This morning found me at the Church of the Holy Family for the memorial of Bill Harrison, whom we had known from St Phillips in Durham back when we went to church. I hadn't seen him for many years but have very fond memories of him. Mostly, truth be told, from when I was working at Aurora between college and grad school and he and his wife Mary would come in. It was, frankly, a hard time for me. I was still processing my parents' divorce, which meant drinking, smoking weed and general underperformance by most metrics except getting up with fine ladies.
One time during this period a guy from my high school class, initials BW, came into the restaurant. He was almost offended by the fact that I was waiting tables. "You went to Yale to do this?" Not helpful, jackass. He is pretty much off my list. By contrast, when Bill and Mary came in they were super-warmhearted and kind. They'd ask me questions about this or that concerning Russia or Russian literature or whatever, all I really remember is that they went out of their way to be positive and supportive, and obviously I remember it to this day and am grateful.

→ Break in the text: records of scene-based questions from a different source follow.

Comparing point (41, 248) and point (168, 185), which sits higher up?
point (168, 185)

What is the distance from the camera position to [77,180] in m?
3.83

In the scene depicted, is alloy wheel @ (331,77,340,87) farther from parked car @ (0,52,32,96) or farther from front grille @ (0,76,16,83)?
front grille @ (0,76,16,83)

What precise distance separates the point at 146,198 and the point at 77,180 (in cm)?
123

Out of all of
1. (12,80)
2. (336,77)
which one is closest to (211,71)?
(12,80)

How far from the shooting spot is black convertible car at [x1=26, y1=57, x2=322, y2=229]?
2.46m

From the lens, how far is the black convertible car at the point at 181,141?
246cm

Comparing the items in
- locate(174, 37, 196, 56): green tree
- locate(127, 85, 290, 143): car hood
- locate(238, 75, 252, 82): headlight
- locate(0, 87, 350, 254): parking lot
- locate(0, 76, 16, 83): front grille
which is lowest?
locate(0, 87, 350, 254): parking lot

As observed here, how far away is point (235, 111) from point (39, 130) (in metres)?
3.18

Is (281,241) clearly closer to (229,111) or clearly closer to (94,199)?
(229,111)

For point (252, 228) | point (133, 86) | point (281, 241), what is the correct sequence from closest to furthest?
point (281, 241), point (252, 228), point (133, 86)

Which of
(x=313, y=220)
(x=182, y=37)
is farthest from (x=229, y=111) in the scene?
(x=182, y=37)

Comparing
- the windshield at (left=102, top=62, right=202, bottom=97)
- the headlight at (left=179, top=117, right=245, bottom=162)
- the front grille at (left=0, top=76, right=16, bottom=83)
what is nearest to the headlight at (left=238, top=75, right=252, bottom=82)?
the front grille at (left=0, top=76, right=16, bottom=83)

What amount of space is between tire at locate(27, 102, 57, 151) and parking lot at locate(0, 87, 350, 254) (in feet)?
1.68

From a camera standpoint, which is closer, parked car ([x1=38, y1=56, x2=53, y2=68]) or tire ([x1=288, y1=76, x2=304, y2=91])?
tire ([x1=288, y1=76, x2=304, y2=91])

It was lovely to hear his children tell stories of him today. They were equally genuine.
The service itself though, I must say, surprised me in its stiffness and formality. Even perhaps relative to memorial services uptown at Chapel of the Cross, this seemed stiff. I've never seen Episcopalians cross themselves in church, for instance. Particularly in contrast to the more direct services I've been to at less fancy denominations, particularly the Baptist church uptown, which are a little direct. A friend said of the relative formality of Episcopalian services that the point is that we are all equal in the eyes of the Lord. Whatever. I ain't carving time out of my weekend for that.
But still, one must pay one's respects.